5. Women are the main characters in Guernica:
If one looks closely at the picture, they will see that all the main characters are indeed women. A woman with a dead child in her arms being the most powerful one. Women represent life, as well as pain, and hence Picasso used women to convey the agony we see in Guernica.
6. The painting was criticized, but later used by Nazi Germany:
The antifascist message in the painting intrigued scholars and hence the message in the painting had been discussed across the world. For the same reason, it became the butt of criticism from apologizers of fascism. The German guidebook for Paris International Exposition advised people from visiting Picasso’s piece. They described the painting as “a hodgepodge of body parts that any four-year-old could have painted”. The irony is that, in the year 1990, the German military misunderstood the piece and used it in a recruitment ad with the slogan “Hostile images of the enemy are the fathers of war”.
7. The vandalism by anti-war activists:
Picasso prevented the painting from staying in Spain until liberty and democracy were brought to the country but he loaned the painting to the Museum of Modern Art due to the fear of Nazi-occupied France. Whilst there, an anti-war activist Tony Shafrazi (who went on to become one of the world’s renowned art dealers) spray-painted “KILL ALL LIES” in red all over the painting. He did this to make a statement against the Vietnam War. Fortunately, the paint was removed and the painting restored.
8. A reproduction of Guernica once covered up at the United Nations:
The entrance of the UN security council was adorned with a recreation of Picasso’s Guernica in the form of a tapestry. The then US secretary of state, Colin Powell testified in favor of the war on Iraq, the tapestry was covered with a blue curtain during the broadcast of this speech. Reports suggested that it was covered because it could have been unpleasant for viewers along with Bush’s government claiming it to be an inappropriate backdrop for declaration of war.
9. Guernica was originally a commissioned painting:
The Spanish government commissioned Picasso to create a huge mural for the Spanish pavilion. At that time, Picasso was originally working on something else but he dropped everything to work on this mural when he heard about the bombings on Guernica. This was not what he was actually supposed to give but he got so affected by this painting that he made on a mural on this itself.
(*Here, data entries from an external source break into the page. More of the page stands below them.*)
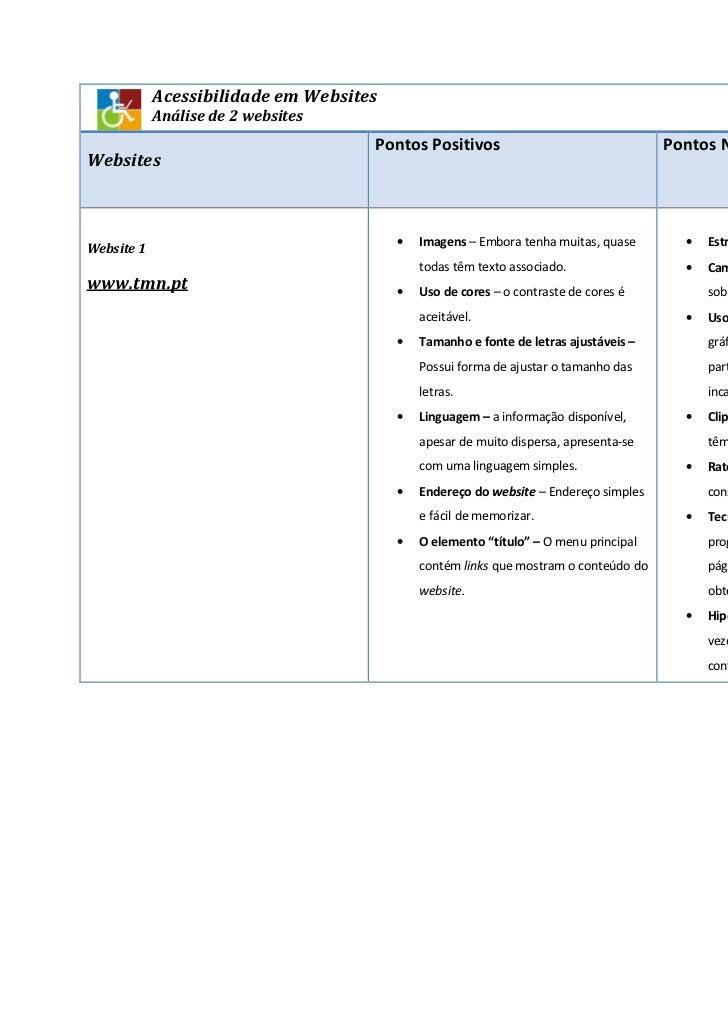 Acessibilidade em Websites            Análise de 2 websites                                     Pontos Positivos          ...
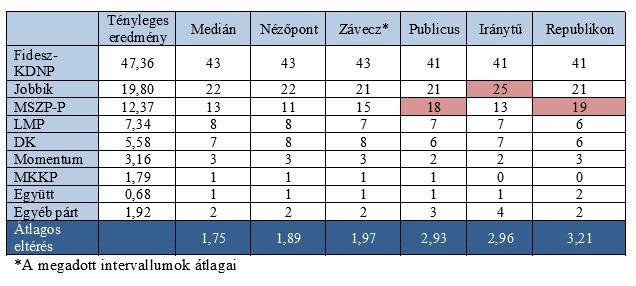 A 2018-asországgyűlési választások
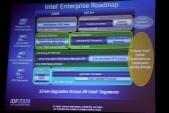 IDF09 Day 2 Roadmaps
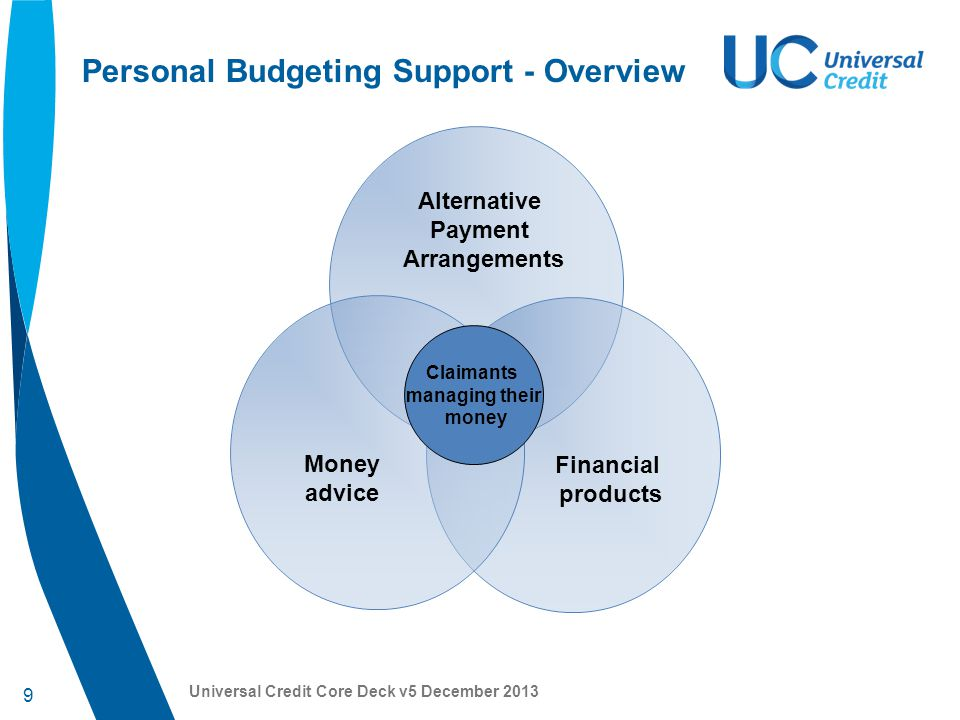 9 Universal Credit Core Deck v5 December 2013 Alternative Payment Arrangements Financial products Money advice Claimants managing their money Personal Budgeting Support - Overview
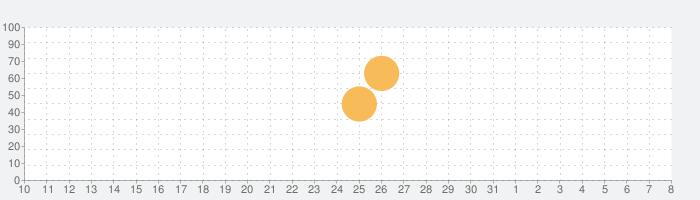 東方キャノンボールの話題指数グラフ(4月8日(水))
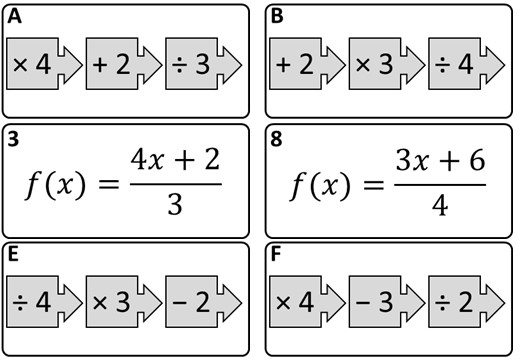Forming Simple Functions - Card Match B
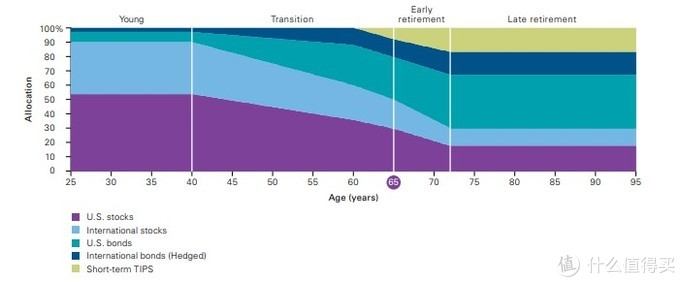 浅谈香港保险——权益资产下滑曲线与养老金配置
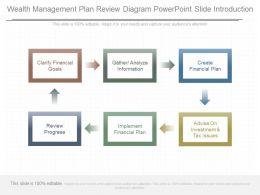 One Wealth Management Plan Review Diagram Powerpoint Slide Introduction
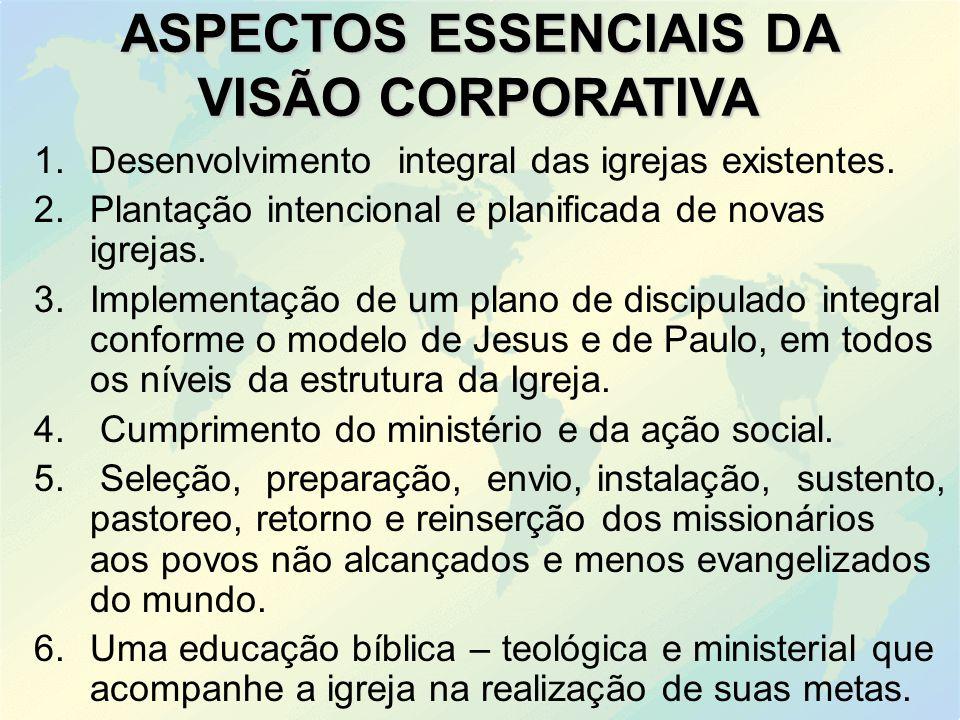 1.Desenvolvimento integral das igrejas existentes.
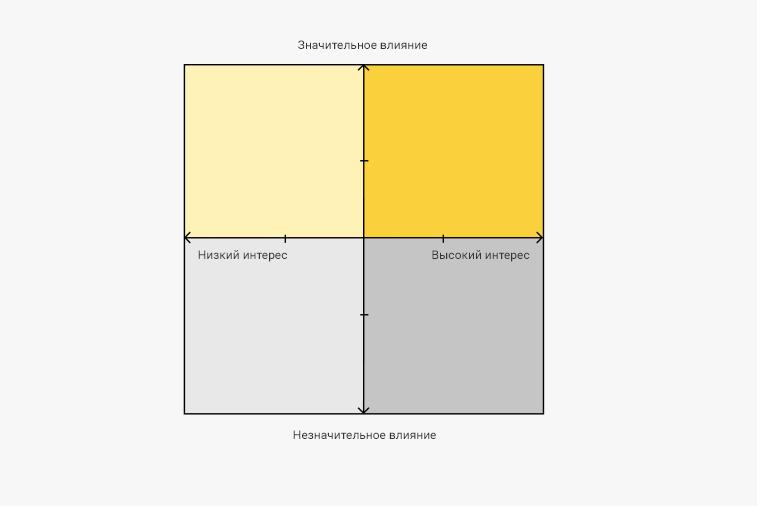 Разбить участников собраний на квадранты: влияние, заинтересованность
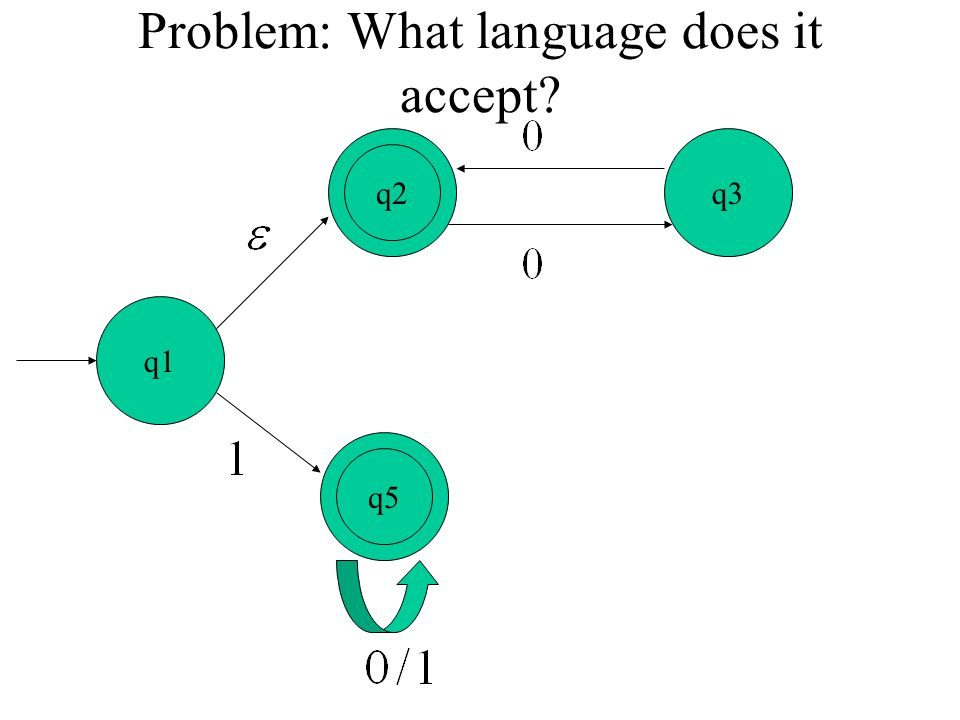 Problem: What language does it accept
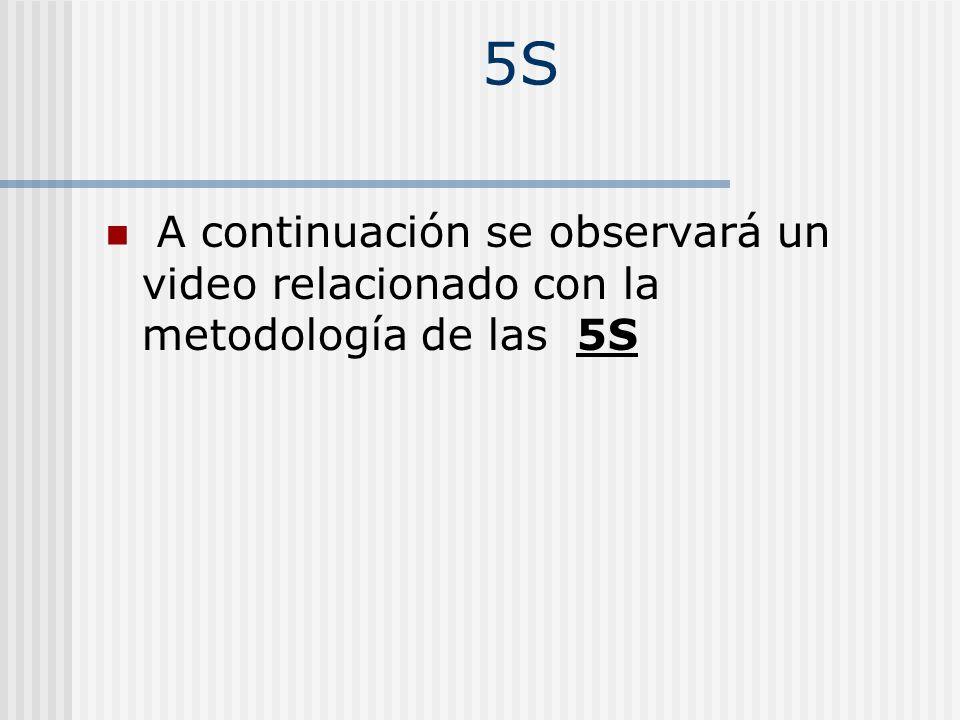 5S A continuación se observará un video relacionado con la metodología de las 5S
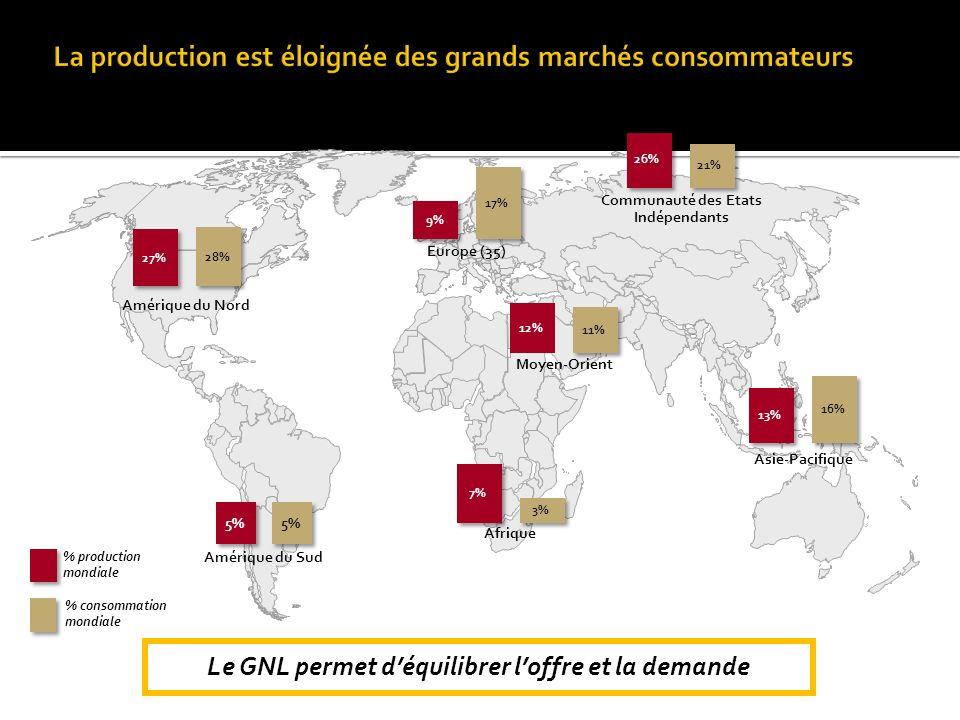 Le GNL permet déquilibrer loffre et la demande Amérique du Nord Amérique du Sud Afrique Europe (35) Asie-Pacifique Moyen-Orient Communauté des Etats I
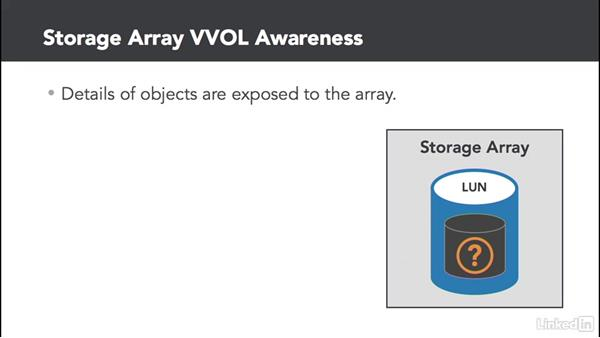 VVOL basics: Configuring and Administering Advanced VMware vSphere Storage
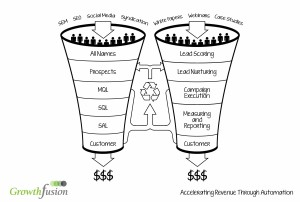 Demand Funnel Graphic Invert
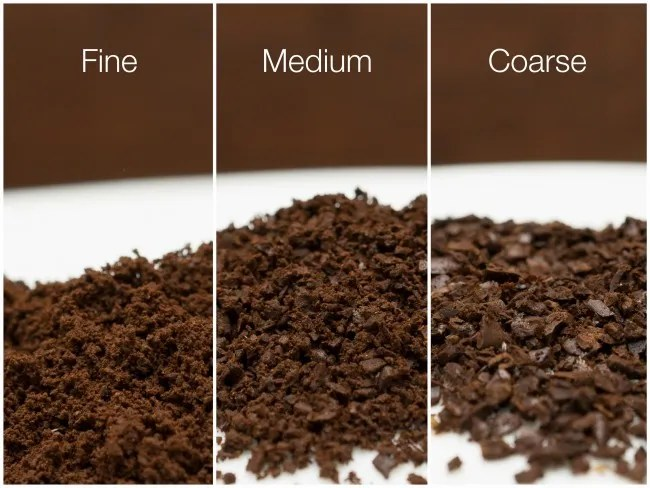 Re-filter Your Coffee Ground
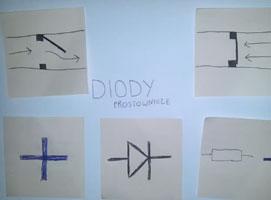 Jak zostać elektronikiem #7 - diody prostownicze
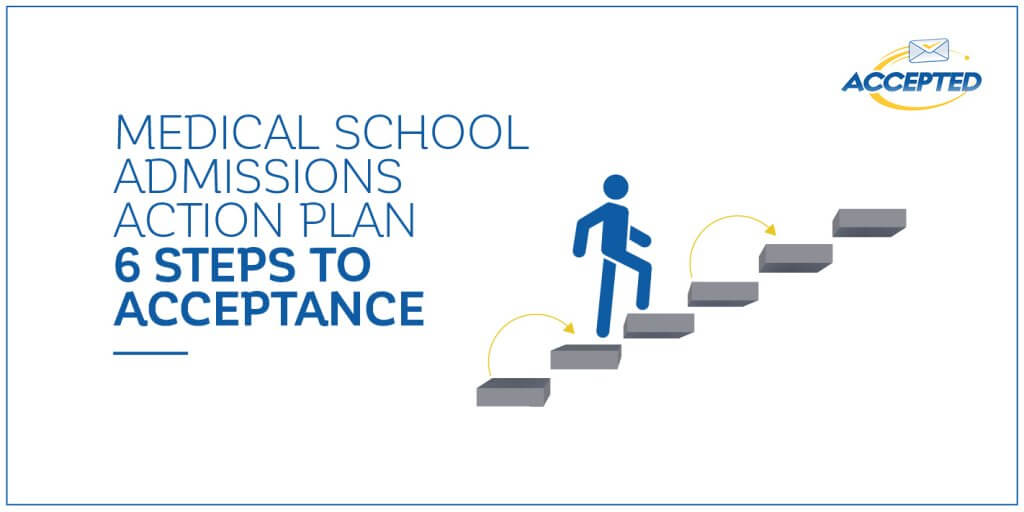 6 steps to medical school acceptance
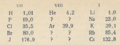 Ramsay 1896 fragment.png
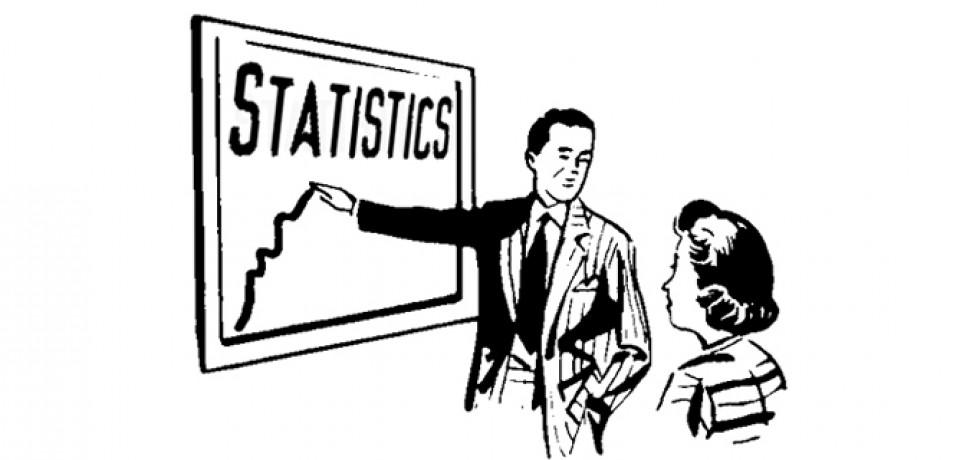 Статистика США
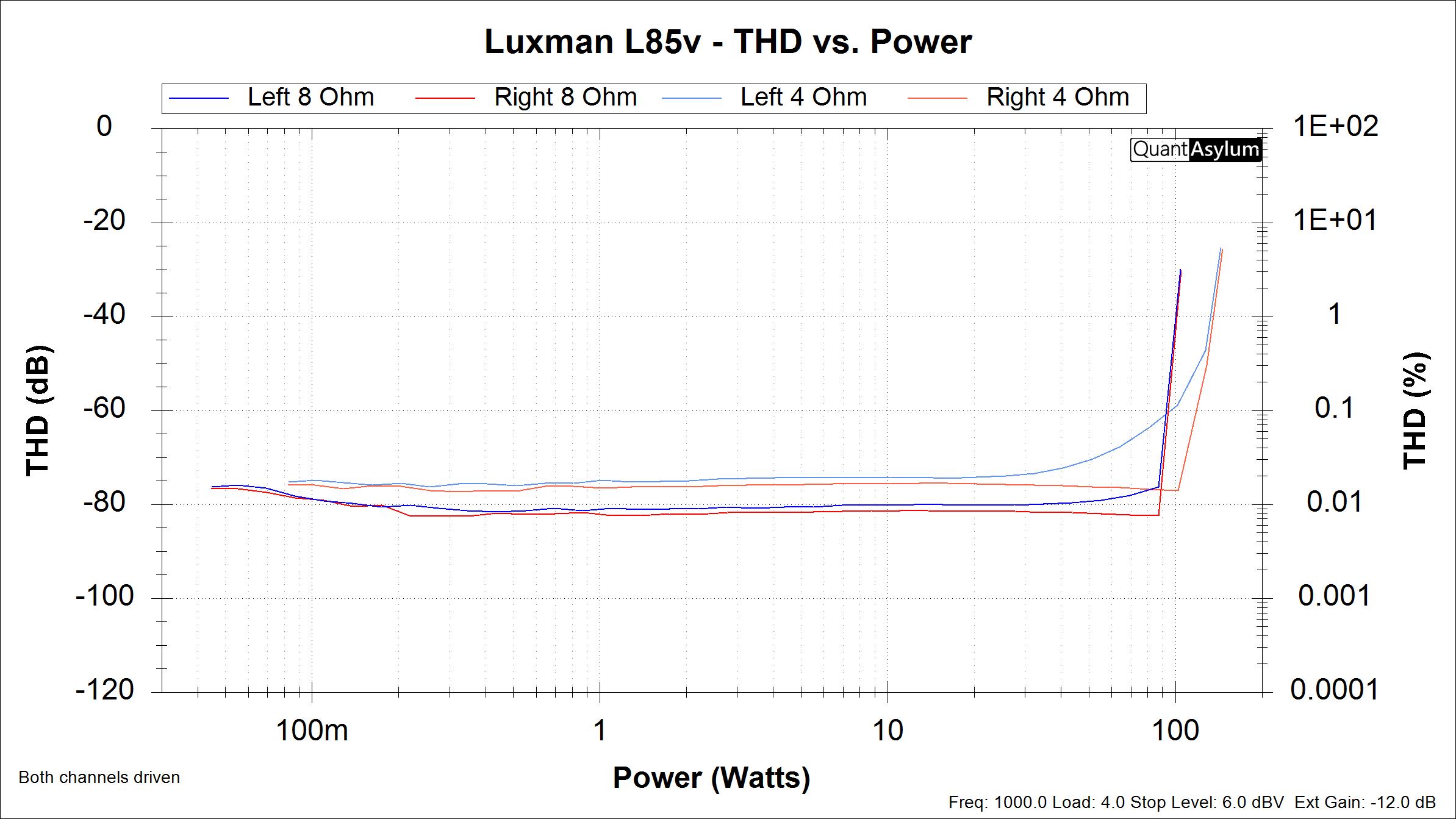 Luxman L85V - THD v.s. Power 4 & 8.png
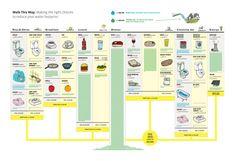 Ahorrar Agua ;-) #Infografia #Infographic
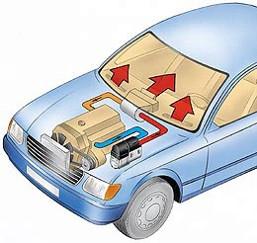 Come funziona riscaldamento automobile, Motori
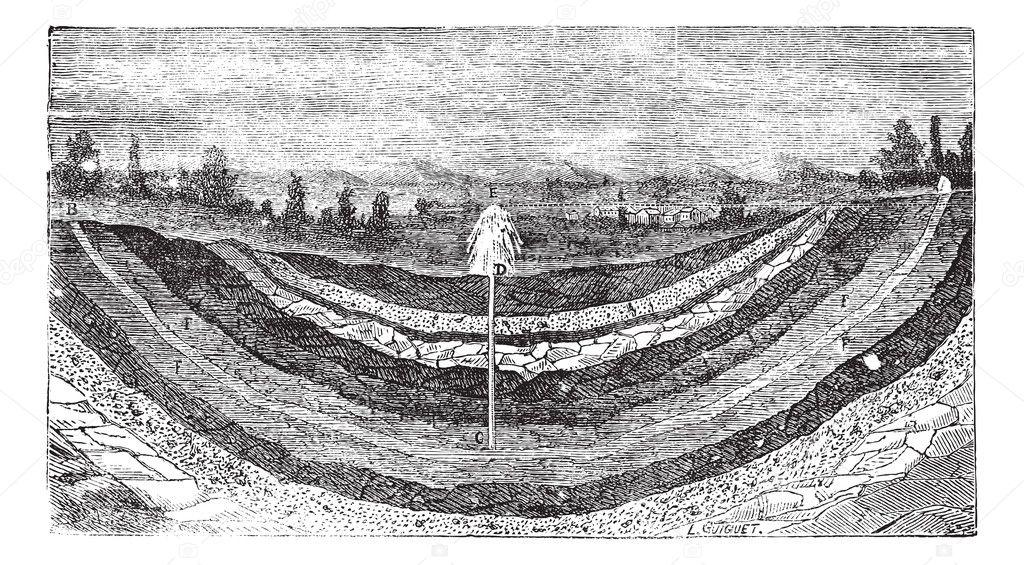 掘抜きの帯水層または掘り抜き井...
It was made to show the agony of mothers and children, unveiled at the Paris exhibition which made it very popular for the destruction of war on innocent people.
10. Picasso put together another critique of Franco side by side Guernica:
It is said that Picasso made Guernica in just a month, which in itself is impressive but that wasn’t Picasso’s sole motive. Picasso published a set of etching and aquatint prints in January 1937, titled ‘The Dream and Lie of Franco’ and delivered Guernica to the Spanish Pavilion on June 7 of the same year, and at the same time added a second batch of images to ‘The Dream and Lie of Franco’.
“Painted in the wake of a 1937 fascist bombing, ‘Guernica’ has grown to stand for war atrocities being experienced all over the world”.
Picasso had been looking for something to paint for 3 years and this commission to produce a mural by the Spanish Pavilion in 1937 gave him an opportunity to paint something that came to be known as one of the most historic paintings in the world. Guernica is now, one of the ‘greatest’ works of art and a strong statement against war.